1. Tarafların iddia, savunma ve dayandıkları belgelere, uyuşmazlığın hukuki nitelendirilmesi ile uygulanması gereken hukuk kurallarına, dava şartlarına, yargılamaya hâkim olan ilkelere, ispat kurallarına ve temyiz olunan kararda belirtilen gerekçelere göre davacı-karşı davalı erkek vekilinin tüm temyiz itirazları yerinde görülmemiştir.

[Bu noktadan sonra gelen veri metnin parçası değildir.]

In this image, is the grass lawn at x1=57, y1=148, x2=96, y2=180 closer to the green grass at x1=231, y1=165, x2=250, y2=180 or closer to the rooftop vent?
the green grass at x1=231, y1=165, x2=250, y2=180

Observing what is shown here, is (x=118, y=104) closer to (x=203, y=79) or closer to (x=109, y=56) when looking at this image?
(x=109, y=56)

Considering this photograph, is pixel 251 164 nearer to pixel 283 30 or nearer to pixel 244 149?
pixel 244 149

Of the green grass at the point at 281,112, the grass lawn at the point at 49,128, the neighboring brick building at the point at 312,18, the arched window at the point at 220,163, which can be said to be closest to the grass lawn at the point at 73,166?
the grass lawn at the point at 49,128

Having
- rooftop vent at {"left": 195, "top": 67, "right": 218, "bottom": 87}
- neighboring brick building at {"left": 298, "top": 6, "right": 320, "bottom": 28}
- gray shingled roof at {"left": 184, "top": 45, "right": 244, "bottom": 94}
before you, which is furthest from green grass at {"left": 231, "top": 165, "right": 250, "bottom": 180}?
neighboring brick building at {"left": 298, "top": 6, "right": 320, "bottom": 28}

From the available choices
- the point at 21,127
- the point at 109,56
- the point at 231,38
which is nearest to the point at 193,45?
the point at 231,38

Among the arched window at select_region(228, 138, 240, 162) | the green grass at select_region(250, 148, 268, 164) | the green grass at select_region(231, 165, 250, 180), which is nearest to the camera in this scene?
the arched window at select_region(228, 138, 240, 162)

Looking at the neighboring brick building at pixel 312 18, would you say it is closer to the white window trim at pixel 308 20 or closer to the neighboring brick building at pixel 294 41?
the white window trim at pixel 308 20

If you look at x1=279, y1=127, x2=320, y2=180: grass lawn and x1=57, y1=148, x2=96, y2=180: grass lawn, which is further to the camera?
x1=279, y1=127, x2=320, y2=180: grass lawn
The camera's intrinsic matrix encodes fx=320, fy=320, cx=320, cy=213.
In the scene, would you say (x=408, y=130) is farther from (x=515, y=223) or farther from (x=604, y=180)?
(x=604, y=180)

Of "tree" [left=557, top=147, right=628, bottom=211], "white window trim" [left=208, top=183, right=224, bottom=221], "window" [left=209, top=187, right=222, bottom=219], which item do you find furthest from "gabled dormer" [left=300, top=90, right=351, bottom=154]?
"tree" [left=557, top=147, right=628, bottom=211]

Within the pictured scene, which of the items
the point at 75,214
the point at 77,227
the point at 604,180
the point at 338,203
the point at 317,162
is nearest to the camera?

2. Tarafların tespit edilen ekonomik ve sosyal durumlarına, boşanmaya yol açan olaylardaki kusur derecelerine, paranın alım gücüne, ihlal edilen mevcut ve beklenen menfaatlerin kapsamına nazaran, davalı-karşı davacı kadın yararına hükmolunan maddî ve manevî tazminat azdır. 4721 sayılı Kanun'un 4 üncü maddesindeki hakkaniyet ilkesi ile 174 üncü maddesinin birinci ve ikinci fıkraları, 6098 sayılı Kanun'un 50 nci ve 51 inci maddesi hükümleri nazara alınarak, daha uygun miktarda maddî ve manevî tazminat takdiri gerekirken, yazılı şekilde hüküm kurulması bozmayı gerektirmiştir.

VI. KARAR

Açıklanan sebeplerle;

1. Temyiz olunan, İlk Derece Mahkemesi kararına karşı istinaf başvurusunun esastan reddine ilişkin Bölge Adliye Mahkemesi kararının davalı-karşı davacı kadın lehine hükmedilen tazminatların miktarı yönlerinden ORTADAN KALDIRILMASINA,

Yukarıda (2) numaralı paragrafta belirtildiği üzere İlk Derece Mahkemesi kararının kadın lehine hükmedilen tazminatların miktarı yönlerinden BOZULMASINA,

2. Yukarıda (1) numaralı paragrafta belirtildiği üzere davacı-karşı davalı erkek vekilinin tüm, davacı kadın vekilinin diğer temyiz itirazlarının reddi ile Bölge Adliye Mahkemesi kararının bozma kapsamı dışında kalan temyize konu bölümlerinin 6100 sayılı Kanun'un 370 inci maddesinin birinci fıkrası uyarınca ONANMASINA,

Aşağıda yazılı temyiz giderlerinin temyiz eden davacı-karşı davalıya yükletilmesine,

Peşin alınan temyiz harcının istek hâlinde davalı-karşı davacıya iadesine,

Dosyanın İlk Derece Mahkemesine, kararın bir örneğinin Bölge Adliye Mahkemesine gönderilmesine,

16.01.2023 tarihinde oy birliğiyle karar verildi.